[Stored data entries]
· · · · ·
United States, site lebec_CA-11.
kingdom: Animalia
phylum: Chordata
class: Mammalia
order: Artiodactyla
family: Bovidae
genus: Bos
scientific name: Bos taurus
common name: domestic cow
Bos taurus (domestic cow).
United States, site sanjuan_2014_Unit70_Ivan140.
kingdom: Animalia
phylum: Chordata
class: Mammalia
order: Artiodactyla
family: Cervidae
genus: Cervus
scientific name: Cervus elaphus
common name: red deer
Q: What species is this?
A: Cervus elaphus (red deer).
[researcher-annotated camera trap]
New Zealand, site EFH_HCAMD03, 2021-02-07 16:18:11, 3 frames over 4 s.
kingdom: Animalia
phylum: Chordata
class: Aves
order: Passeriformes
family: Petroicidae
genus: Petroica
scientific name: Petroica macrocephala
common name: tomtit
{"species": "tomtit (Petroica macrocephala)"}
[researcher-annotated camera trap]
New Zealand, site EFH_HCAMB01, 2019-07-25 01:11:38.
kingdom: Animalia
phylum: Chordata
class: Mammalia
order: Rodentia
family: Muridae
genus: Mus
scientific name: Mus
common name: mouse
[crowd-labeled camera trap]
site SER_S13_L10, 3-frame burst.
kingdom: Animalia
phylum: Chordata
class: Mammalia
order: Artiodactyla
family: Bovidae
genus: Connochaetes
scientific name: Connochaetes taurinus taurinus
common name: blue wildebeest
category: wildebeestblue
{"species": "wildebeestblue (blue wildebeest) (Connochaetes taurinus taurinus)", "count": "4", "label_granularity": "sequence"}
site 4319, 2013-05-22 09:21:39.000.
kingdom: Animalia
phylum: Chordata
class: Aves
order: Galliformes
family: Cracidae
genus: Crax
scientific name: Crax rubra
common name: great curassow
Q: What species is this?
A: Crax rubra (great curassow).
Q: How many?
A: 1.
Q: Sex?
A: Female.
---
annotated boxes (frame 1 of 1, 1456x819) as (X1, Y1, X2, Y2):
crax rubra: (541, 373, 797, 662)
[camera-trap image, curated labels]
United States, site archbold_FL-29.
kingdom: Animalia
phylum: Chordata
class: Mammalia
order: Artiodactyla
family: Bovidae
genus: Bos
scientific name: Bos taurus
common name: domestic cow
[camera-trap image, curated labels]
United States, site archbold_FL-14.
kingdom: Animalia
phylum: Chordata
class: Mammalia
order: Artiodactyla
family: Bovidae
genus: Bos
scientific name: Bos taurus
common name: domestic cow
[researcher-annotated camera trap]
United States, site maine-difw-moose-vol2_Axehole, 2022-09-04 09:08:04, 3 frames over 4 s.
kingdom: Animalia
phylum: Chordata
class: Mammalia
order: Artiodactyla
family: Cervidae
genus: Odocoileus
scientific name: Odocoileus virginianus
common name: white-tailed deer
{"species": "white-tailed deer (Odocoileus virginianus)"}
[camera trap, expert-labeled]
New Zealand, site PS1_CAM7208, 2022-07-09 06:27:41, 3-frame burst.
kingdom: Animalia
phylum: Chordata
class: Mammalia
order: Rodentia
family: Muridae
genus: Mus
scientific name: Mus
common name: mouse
· · · · ·
# TASK
Return all the lines shown above, word for word.

# WRITTEN SOLUTION
United States, site lebec_CA-11.
kingdom: Animalia
phylum: Chordata
class: Mammalia
order: Artiodactyla
family: Bovidae
genus: Bos
scientific name: Bos taurus
common name: domestic cow
Bos taurus (domestic cow).
United States, site sanjuan_2014_Unit70_Ivan140.
kingdom: Animalia
phylum: Chordata
class: Mammalia
order: Artiodactyla
family: Cervidae
genus: Cervus
scientific name: Cervus elaphus
common name: red deer
Q: What species is this?
A: Cervus elaphus (red deer).
[researcher-annotated camera trap]
New Zealand, site EFH_HCAMD03, 2021-02-07 16:18:11, 3 frames over 4 s.
kingdom: Animalia
phylum: Chordata
class: Aves
order: Passeriformes
family: Petroicidae
genus: Petroica
scientific name: Petroica macrocephala
common name: tomtit
{"species": "tomtit (Petroica macrocephala)"}
[researcher-annotated camera trap]
New Zealand, site EFH_HCAMB01, 2019-07-25 01:11:38.
kingdom: Animalia
phylum: Chordata
class: Mammalia
order: Rodentia
family: Muridae
genus: Mus
scientific name: Mus
common name: mouse
[crowd-labeled camera trap]
site SER_S13_L10, 3-frame burst.
kingdom: Animalia
phylum: Chordata
class: Mammalia
order: Artiodactyla
family: Bovidae
genus: Connochaetes
scientific name: Connochaetes taurinus taurinus
common name: blue wildebeest
category: wildebeestblue
{"species": "wildebeestblue (blue wildebeest) (Connochaetes taurinus taurinus)", "count": "4", "label_granularity": "sequence"}
site 4319, 2013-05-22 09:21:39.000.
kingdom: Animalia
phylum: Chordata
class: Aves
order: Galliformes
family: Cracidae
genus: Crax
scientific name: Crax rubra
common name: great curassow
Q: What species is this?
A: Crax rubra (great curassow).
Q: How many?
A: 1.
Q: Sex?
A: Female.
---
annotated boxes (frame 1 of 1, 1456x819) as (X1, Y1, X2, Y2):
crax rubra: (541, 373, 797, 662)
[camera-trap image, curated labels]
United States, site archbold_FL-29.
kingdom: Animalia
phylum: Chordata
class: Mammalia
order: Artiodactyla
family: Bovidae
genus: Bos
scientific name: Bos taurus
common name: domestic cow
[camera-trap image, curated labels]
United States, site archbold_FL-14.
kingdom: Animalia
phylum: Chordata
class: Mammalia
order: Artiodactyla
family: Bovidae
genus: Bos
scientific name: Bos taurus
common name: domestic cow
[researcher-annotated camera trap]
United States, site maine-difw-moose-vol2_Axehole, 2022-09-04 09:08:04, 3 frames over 4 s.
kingdom: Animalia
phylum: Chordata
class: Mammalia
order: Artiodactyla
family: Cervidae
genus: Odocoileus
scientific name: Odocoileus virginianus
common name: white-tailed deer
{"species": "white-tailed deer (Odocoileus virginianus)"}
[camera trap, expert-labeled]
New Zealand, site PS1_CAM7208, 2022-07-09 06:27:41, 3-frame burst.
kingdom: Animalia
phylum: Chordata
class: Mammalia
order: Rodentia
family: Muridae
genus: Mus
scientific name: Mus
common name: mouse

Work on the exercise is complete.